3.27Low IQ test scores. Scores on the Wechsler Adult Intelligence Scale (WAIS) are approximately Normal with mean 100 and standard deviation 15. People with WAIS scores below 70 are considered intellectually disabled when, for example, applying for Social Security disability benefits. According to the 68–95–99.7 rule, about what percent of adults are intellectually disabled by this criterion?
3.28Standard Normal drill.In each case, sketch a standard Normal curve and shade the area representing the region.
(a)z ≤ −2.15
(b)z ≥ −2.15
(c)z > 1.57
(d)−2.15 < z < 1.57
3.29Standard Normal drill.
(a)Find the number z such that the proportion of observations that are less than z in a standard Normal distribution is 0.3.
(b)Find the number z such that 35% of all observations from a standard Normal distribution are greater than z.
3.30Fruit flies.
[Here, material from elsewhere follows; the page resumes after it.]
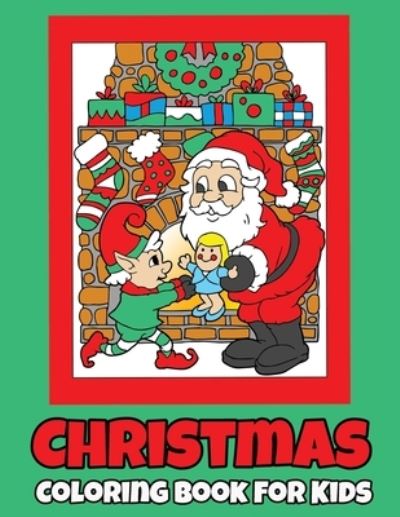 Cover for Pure Delight Publishing · Christmas Coloring Book For Kids (Paperback Book) (2020)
The common fruit fly Drosophila melano-gaster is the most studied organism in genetic research because it is small, is easy to grow, and reproduces rapidly. The length of the thorax (where the wings and legs attach) in a population of male fruit flies is approximately Normal with mean 0.800 millimeters (mm) and standard deviation 0.078 mm.
(a)What proportion of flies have thorax length less than 0.6 mm?
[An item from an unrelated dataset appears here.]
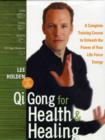 QI Gong for Health and Healing : A Complete Training Course to Unleash the Power of Your Life-Force Energy - Book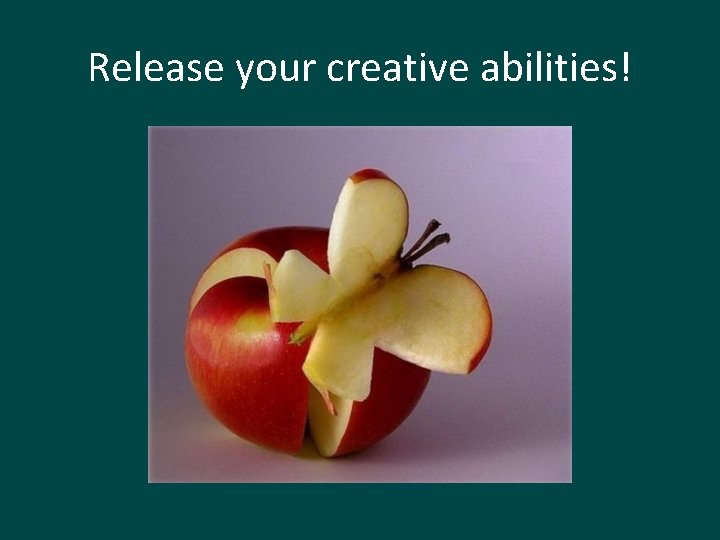 Release your creative abilities!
(b)What proportion have thorax length greater than 0.9 mm?
(c)What proportion have thorax length between 0.6 mm and 0.9 mm?
3.33A milling machine. Automated manufacturing operations are quite precise but still vary, often with distributions that are close to Normal. The width in inches of slots cut by a milling machine follows approximately the N(0.8750, 0.0012) distribution. The specifications allow slot widths between 0.8725 and 0.8775 inch. What proportion of slots meet these specifications?
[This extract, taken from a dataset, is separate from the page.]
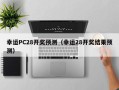 幸运PC28开奖预测（幸运28开奖结果预测）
3.37The middle half. The quartiles of any distribution are the values with cumulative proportions 0.25 and 0.75. They span the middle half of the distribution. What are the quartiles of the distribution of gas mileage?
3.44Grading managers. Some companies “grade on a bell curve” to compare the performance of their managers and professional workers. This forces the use of some low performance ratings so that not all workers are listed as “above average.” Ford Motor Company’s “performance management process” for this year assigned 10% A grades, 80% B grades, and 10% C grades to the company’s managers. Suppose Ford’s performance scores really are Normally distributed. This year, managers with scores less than 25 received C grades and those with scores above 475 received A grades. What are the mean and standard deviation of the scores?
Given,3.26
Daily activity of obese people and lean people follow normal distribution
As we know, in a normal distribution
68% values fall under mean±1SD
95% values fall under mean±2SD
99.7% values fall under mean±3SD
to find the lower and upper limits for 95% of the people in both obese and lean group
we have,
mean of obese=373
SD of obese=67
upper limit=mean+2SD
upper limit =373+2*67
upper limit =507
Lower limit=mean-2SD
Lower limit =373-2*67
Lower limit =239
hence the limits of active minutes for 95% of obese people fall under (239,507)
mean of lean=373
SD of lean=67
upper limit=mean+2SD
upper limit =526+2*107
upper limit =640
Lower limit=mean-2SD
Lower limit =526-2*107
Lower limit =312
hence the limits of active minutes for 95% of lean people fall under (312,640)
Question 3.27:
Ans
According to empirical rule of normal distribution, 95% of the observations lies within 2 standard deviations from the mean. Therefore (100 - 95)/2 = 2.5% lies outside 2 standard deviations on both the sides.
70 = 100 - 2*15 that is 2 standard deviations less than the mean.
Therefore according to the given empirical rule, about 2.5% of the adults are retarded by the given criterion.